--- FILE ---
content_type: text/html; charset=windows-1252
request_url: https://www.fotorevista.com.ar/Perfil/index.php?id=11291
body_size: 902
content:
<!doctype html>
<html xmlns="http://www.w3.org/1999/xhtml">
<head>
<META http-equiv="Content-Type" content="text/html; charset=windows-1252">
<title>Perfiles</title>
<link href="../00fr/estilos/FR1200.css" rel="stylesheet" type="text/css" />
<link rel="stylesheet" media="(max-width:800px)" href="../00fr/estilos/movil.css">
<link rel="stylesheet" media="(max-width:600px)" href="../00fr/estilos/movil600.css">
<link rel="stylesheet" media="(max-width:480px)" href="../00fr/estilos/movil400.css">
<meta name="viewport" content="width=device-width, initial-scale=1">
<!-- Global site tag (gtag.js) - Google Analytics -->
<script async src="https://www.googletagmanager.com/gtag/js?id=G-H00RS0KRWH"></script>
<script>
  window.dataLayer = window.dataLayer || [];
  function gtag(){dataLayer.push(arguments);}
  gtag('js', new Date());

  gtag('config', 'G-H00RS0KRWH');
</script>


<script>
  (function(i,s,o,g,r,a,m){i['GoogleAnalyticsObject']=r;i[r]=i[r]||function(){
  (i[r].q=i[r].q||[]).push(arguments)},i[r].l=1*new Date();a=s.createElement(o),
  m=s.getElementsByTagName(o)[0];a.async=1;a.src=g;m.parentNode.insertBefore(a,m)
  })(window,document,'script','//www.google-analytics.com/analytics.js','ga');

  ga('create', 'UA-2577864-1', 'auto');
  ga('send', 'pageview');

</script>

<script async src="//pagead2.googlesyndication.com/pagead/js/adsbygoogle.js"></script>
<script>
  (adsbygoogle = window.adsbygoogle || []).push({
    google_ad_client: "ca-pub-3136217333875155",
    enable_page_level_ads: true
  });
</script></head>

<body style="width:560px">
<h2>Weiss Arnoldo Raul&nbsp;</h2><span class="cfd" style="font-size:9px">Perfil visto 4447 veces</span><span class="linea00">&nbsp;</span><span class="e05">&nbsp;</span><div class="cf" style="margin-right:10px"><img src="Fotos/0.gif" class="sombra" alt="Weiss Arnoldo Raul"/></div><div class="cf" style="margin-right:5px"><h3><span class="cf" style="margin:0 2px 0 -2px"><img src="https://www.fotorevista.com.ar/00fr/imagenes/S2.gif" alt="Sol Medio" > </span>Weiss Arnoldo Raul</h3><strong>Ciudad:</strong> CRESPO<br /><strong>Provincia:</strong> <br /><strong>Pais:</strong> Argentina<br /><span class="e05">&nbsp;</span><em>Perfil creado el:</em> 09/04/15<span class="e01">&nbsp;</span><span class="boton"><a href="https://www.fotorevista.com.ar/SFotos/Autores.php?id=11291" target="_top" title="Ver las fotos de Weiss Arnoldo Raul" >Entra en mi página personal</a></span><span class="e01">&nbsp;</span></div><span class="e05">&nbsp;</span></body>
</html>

## Activity
Keep the wording exact. Give all of the records again.

## Solution to the exercise
--- FILE ---
content_type: text/html; charset=windows-1252
request_url: https://www.fotorevista.com.ar/Perfil/index.php?id=11291
body_size: 902
content:
<!doctype html>
<html xmlns="http://www.w3.org/1999/xhtml">
<head>
<META http-equiv="Content-Type" content="text/html; charset=windows-1252">
<title>Perfiles</title>
<link href="../00fr/estilos/FR1200.css" rel="stylesheet" type="text/css" />
<link rel="stylesheet" media="(max-width:800px)" href="../00fr/estilos/movil.css">
<link rel="stylesheet" media="(max-width:600px)" href="../00fr/estilos/movil600.css">
<link rel="stylesheet" media="(max-width:480px)" href="../00fr/estilos/movil400.css">
<meta name="viewport" content="width=device-width, initial-scale=1">
<!-- Global site tag (gtag.js) - Google Analytics -->
<script async src="https://www.googletagmanager.com/gtag/js?id=G-H00RS0KRWH"></script>
<script>
  window.dataLayer = window.dataLayer || [];
  function gtag(){dataLayer.push(arguments);}
  gtag('js', new Date());

  gtag('config', 'G-H00RS0KRWH');
</script>


<script>
  (function(i,s,o,g,r,a,m){i['GoogleAnalyticsObject']=r;i[r]=i[r]||function(){
  (i[r].q=i[r].q||[]).push(arguments)},i[r].l=1*new Date();a=s.createElement(o),
  m=s.getElementsByTagName(o)[0];a.async=1;a.src=g;m.parentNode.insertBefore(a,m)
  })(window,document,'script','//www.google-analytics.com/analytics.js','ga');

  ga('create', 'UA-2577864-1', 'auto');
  ga('send', 'pageview');

</script>

<script async src="//pagead2.googlesyndication.com/pagead/js/adsbygoogle.js"></script>
<script>
  (adsbygoogle = window.adsbygoogle || []).push({
    google_ad_client: "ca-pub-3136217333875155",
    enable_page_level_ads: true
  });
</script></head>

<body style="width:560px">
<h2>Weiss Arnoldo Raul&nbsp;</h2><span class="cfd" style="font-size:9px">Perfil visto 4447 veces</span><span class="linea00">&nbsp;</span><span class="e05">&nbsp;</span><div class="cf" style="margin-right:10px"><img src="Fotos/0.gif" class="sombra" alt="Weiss Arnoldo Raul"/></div><div class="cf" style="margin-right:5px"><h3><span class="cf" style="margin:0 2px 0 -2px"><img src="https://www.fotorevista.com.ar/00fr/imagenes/S2.gif" alt="Sol Medio" > </span>Weiss Arnoldo Raul</h3><strong>Ciudad:</strong> CRESPO<br /><strong>Provincia:</strong> <br /><strong>Pais:</strong> Argentina<br /><span class="e05">&nbsp;</span><em>Perfil creado el:</em> 09/04/15<span class="e01">&nbsp;</span><span class="boton"><a href="https://www.fotorevista.com.ar/SFotos/Autores.php?id=11291" target="_top" title="Ver las fotos de Weiss Arnoldo Raul" >Entra en mi página personal</a></span><span class="e01">&nbsp;</span></div><span class="e05">&nbsp;</span></body>
</html>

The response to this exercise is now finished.